What’s more, the principal employers in both university and government towns don’t have to operate in such a competitive market--meaning, the kinds of budg-et and cutback problems the rest of the world faces don’t tend to apply. Professors have tenure, further insulating them, while incumbents in Washington have accrued almost insurmountable advantages. These trends give both places a strange imperviousness to the economic problems that plague almost everywhere else.

Washington and universities share other attributes, and not just because official Washington’s response to anything is to appoint a “study commission” and then talk the issue to death. For better or worse, both attract a lot of young people and transients. Both have campuses, contained in a relatively small area. Both empty out on holidays: After all, nobody connected with government or attending the university is really from there.

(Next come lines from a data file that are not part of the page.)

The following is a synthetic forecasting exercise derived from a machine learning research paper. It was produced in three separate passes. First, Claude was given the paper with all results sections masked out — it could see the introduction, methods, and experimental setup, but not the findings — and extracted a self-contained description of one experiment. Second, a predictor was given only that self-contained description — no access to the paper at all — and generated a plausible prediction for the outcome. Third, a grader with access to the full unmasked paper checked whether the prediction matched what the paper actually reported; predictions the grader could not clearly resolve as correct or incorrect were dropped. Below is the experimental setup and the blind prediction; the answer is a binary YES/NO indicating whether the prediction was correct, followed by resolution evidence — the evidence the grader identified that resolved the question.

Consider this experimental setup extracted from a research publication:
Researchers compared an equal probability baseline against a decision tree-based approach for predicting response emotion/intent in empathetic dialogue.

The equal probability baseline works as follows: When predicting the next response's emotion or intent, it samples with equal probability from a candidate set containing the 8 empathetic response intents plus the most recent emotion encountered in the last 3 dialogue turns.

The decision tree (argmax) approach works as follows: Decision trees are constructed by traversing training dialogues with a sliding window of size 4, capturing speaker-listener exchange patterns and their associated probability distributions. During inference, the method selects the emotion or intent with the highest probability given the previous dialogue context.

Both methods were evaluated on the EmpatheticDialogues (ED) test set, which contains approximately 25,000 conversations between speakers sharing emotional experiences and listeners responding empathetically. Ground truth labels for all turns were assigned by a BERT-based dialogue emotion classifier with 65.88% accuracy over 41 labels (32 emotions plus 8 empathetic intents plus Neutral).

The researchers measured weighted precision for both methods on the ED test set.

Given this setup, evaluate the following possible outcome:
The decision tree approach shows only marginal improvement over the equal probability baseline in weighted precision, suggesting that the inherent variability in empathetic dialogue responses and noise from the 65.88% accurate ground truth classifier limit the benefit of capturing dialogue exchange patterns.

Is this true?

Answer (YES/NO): NO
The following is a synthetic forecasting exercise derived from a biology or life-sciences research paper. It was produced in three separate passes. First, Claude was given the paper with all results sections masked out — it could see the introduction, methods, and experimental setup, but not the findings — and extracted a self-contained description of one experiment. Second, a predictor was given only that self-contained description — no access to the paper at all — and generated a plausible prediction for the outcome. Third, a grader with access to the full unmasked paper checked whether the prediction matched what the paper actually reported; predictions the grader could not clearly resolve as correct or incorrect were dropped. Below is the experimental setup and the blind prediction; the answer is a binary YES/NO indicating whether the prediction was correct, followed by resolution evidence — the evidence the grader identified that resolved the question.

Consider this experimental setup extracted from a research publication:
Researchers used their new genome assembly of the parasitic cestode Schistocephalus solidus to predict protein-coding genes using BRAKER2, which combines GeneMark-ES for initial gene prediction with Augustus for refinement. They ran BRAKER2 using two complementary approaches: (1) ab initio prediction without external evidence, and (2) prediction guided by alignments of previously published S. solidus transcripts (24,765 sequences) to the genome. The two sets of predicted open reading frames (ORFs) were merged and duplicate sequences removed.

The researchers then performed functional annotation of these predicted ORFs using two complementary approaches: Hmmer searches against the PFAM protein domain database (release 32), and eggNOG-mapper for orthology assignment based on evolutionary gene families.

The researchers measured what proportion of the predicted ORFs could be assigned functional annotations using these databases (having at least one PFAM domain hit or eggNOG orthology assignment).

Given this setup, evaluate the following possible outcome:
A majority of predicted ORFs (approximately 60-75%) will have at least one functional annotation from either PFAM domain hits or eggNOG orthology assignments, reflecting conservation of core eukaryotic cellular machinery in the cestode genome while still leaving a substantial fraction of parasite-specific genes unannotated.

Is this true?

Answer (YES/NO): NO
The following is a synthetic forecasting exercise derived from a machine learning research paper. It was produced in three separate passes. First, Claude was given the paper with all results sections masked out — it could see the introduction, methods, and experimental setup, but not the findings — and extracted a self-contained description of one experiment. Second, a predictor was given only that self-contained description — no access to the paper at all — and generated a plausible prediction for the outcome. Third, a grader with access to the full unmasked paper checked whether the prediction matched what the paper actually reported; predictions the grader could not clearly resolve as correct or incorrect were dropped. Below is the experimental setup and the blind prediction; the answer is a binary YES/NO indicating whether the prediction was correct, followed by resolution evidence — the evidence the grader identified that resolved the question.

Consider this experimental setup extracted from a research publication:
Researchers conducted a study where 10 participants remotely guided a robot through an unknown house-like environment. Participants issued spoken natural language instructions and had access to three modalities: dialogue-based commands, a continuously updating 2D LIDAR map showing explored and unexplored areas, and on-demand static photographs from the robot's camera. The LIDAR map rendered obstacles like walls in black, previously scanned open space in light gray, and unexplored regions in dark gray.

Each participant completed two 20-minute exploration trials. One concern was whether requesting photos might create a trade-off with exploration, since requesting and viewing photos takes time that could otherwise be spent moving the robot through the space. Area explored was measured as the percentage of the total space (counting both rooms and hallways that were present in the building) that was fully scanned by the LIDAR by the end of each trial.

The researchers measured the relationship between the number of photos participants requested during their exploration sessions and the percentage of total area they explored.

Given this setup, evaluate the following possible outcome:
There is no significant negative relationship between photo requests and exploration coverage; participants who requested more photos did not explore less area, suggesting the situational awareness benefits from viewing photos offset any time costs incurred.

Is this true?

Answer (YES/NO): YES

In both places, school or government is your whole existence--there is little of the separation between work and personal life that exists elsewhere. Both also attract a large share of hangers-on who just can’t graduate and stay on forever.

Both have their “town-gown” problems. The government or university is the main employer, but the jobs provided for residents are usually clerical or administrative. Cleveland Park is Washington’s version of the reclusive, academic neighborhood. Just as Yale is always accused of ignoring New Haven and letting it drift, so is Washington continually found guilty of ignoring the people who really live there. The only thing that unites citizens of the District of Columbia with their government-university is the Redskins--just as support for sports teams are often all the town and “gown” can rally around.

In this atmosphere, it’s probably no surprise that Washington journalism so closely resembles college journalism. Self-absorption is the rule: Anything that didn’t occur on campus tends to get ignored. Reporters inevitably exaggerate their own importance and are forever confusing the distinction between reporting and opinion. It’s also probably no coincidence that, over time, much of Washington journalism has adopted a kind of sneering, sophomoric attitude toward public affairs, or that shows such as “The McLaughlin Group” resemble, at best, a freshman political-science debate.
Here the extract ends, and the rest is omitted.